■ PROBLEM DETAILS: Gather, from the data below, each line in which the word "healthy" occurs.

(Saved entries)

————

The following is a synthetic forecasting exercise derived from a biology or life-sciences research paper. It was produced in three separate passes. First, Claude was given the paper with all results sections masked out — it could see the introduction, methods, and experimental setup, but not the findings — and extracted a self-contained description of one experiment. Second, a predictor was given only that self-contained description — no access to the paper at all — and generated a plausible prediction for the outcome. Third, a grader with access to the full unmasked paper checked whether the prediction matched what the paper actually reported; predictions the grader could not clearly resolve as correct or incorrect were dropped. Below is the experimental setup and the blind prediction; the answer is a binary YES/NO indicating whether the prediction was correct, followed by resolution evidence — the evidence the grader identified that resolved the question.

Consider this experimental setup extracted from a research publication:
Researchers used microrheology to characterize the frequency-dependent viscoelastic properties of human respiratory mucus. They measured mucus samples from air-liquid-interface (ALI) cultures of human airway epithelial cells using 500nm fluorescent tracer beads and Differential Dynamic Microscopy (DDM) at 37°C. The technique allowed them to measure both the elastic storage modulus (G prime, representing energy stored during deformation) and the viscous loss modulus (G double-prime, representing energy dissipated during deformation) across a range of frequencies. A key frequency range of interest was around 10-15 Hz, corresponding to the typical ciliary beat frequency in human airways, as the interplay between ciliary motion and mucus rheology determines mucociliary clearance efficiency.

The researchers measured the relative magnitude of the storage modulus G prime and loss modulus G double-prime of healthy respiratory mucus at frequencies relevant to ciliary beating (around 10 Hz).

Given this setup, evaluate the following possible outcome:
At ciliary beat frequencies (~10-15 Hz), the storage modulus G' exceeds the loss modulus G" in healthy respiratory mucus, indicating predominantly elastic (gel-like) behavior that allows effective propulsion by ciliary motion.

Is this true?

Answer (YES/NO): NO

————

■ THE ANSWER:
The researchers measured the relative magnitude of the storage modulus G prime and loss modulus G double-prime of healthy respiratory mucus at frequencies relevant to ciliary beating (around 10 Hz).
At ciliary beat frequencies (~10-15 Hz), the storage modulus G' exceeds the loss modulus G" in healthy respiratory mucus, indicating predominantly elastic (gel-like) behavior that allows effective propulsion by ciliary motion.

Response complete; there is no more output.